The answer wasn't exactly a hard one for Travis to deliver. "You're not evil, I guess."
"But I killed his people. I killed guards on the wall. I killed the mage." Astrid wanted to snarl the words, and did. "To you, I'm evil."
"No." When Astrid tilted her head to the side, Travis elaborated. "You're no more evil than I am. I have killed people, maybe not as many as you, but I have definitely killed adventurers and some of your soldiers who came in here to attack me."
"They had no other option but to come in here. Donna is a harsh commander and wouldn't take insubordination. She was the one who was in charge of taking control of a dungeon to use as shock troops." It wasn't intelligence on her people, it was just a chain of command. There were no tactics that weren't already visible. "Ten days ago, I would have used the argument that all holes are evil, but I didn't know about you, the human you, then."
"So, what do you want to do now? You said you wanted to talk, and we've talked."
That was it. Astrid was left without a moral foot to stand on. All she could figure out was that neither the dungeon nor she was evil and, in a way, were even kindred spirits of a sort. "Do you hire mercenaries?"
It wasn't a hard choice to make. Travis could accept her, let her work, and have her adjust to a different way of life at her own pace. "You will be paid half as much as the others for a year, to cover your acts against myself and the city. You will live in an area built specifically for you, and each day you will return to the dungeon and sleep there. If you leave without a good reason, that will be breaking your contract."

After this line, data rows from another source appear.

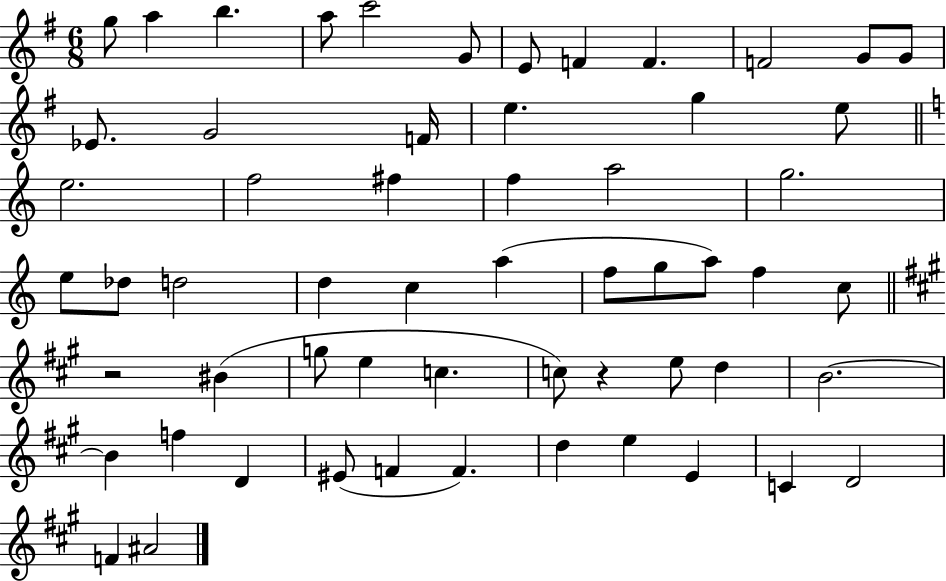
{
  \clef treble
  \numericTimeSignature
  \time 6/8
  \key g \major
  g''8 a''4 b''4. | a''8 c'''2 g'8 | e'8 f'4 f'4. | f'2 g'8 g'8 | \break ees'8. g'2 f'16 | e''4. g''4 e''8 | \bar "||" \break \key a \minor e''2. | f''2 fis''4 | f''4 a''2 | g''2. | \break e''8 des''8 d''2 | d''4 c''4 a''4( | f''8 g''8 a''8) f''4 c''8 | \bar "||" \break \key a \major r2 bis'4( | g''8 e''4 c''4. | c''8) r4 e''8 d''4 | b'2.~~ | \break b'4 f''4 d'4 | eis'8( f'4 f'4.) | d''4 e''4 e'4 | c'4 d'2 | \break f'4 ais'2 | \bar "|."
}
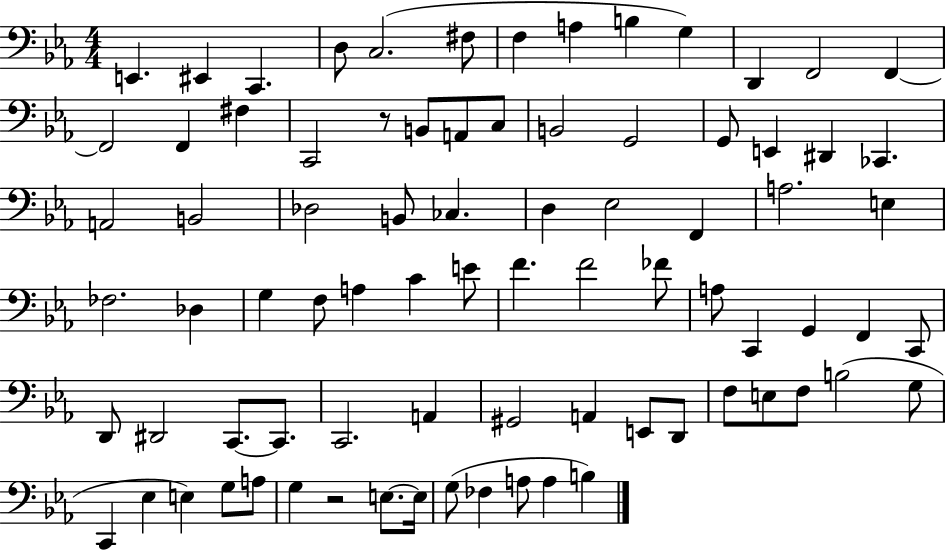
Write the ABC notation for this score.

X:1
T:Untitled
M:4/4
L:1/4
K:Eb
E,, ^E,, C,, D,/2 C,2 ^F,/2 F, A, B, G, D,, F,,2 F,, F,,2 F,, ^F, C,,2 z/2 B,,/2 A,,/2 C,/2 B,,2 G,,2 G,,/2 E,, ^D,, _C,, A,,2 B,,2 _D,2 B,,/2 _C, D, _E,2 F,, A,2 E, _F,2 _D, G, F,/2 A, C E/2 F F2 _F/2 A,/2 C,, G,, F,, C,,/2 D,,/2 ^D,,2 C,,/2 C,,/2 C,,2 A,, ^G,,2 A,, E,,/2 D,,/2 F,/2 E,/2 F,/2 B,2 G,/2 C,, _E, E, G,/2 A,/2 G, z2 E,/2 E,/4 G,/2 _F, A,/2 A, B,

"It is a better deal than I would get locked in here or at the hands of my people. I accept on the condition that after a year, the last clause will be removed." Astrid wasn't sure exactly how she could clasp arms with a dungeon, but at that point the walking pile of armor stepped in and unlocked her cage. Holding out her hand, the kobold took her forearm in a mailed fist and shook it.
"Trav, I hope you're not screwing things up here. She's going to need armor and weapons, because I'll be damned if she's going to be on the payroll and not get our gold's worth out of her. Also, I want to see her do that big wolf thing again. That was so cool!" Fife pointed to the exit of the dungeon. "Come on, the first thing I want to do is see if I can outdrink you!"
"She killed a few on the wall," Hilda said. "As did your siege weapons."
Nodding at that, Donna watched as the sun rose over the horizon and sent its golden rays into the sky. "I'm having thirty fake trebuchets built now. None of them will be any good, but they will keep their blasted Ghost busy while we sap the wall."
"Astrid loved her siege weapons too much. We don't need to blast the wall down from afar if we can collapse it. You have a week, then I expect you to open the gates one way or another—just like Astrid." Hilda used a dagger to clean her nails. "I'd rather not lose a sister."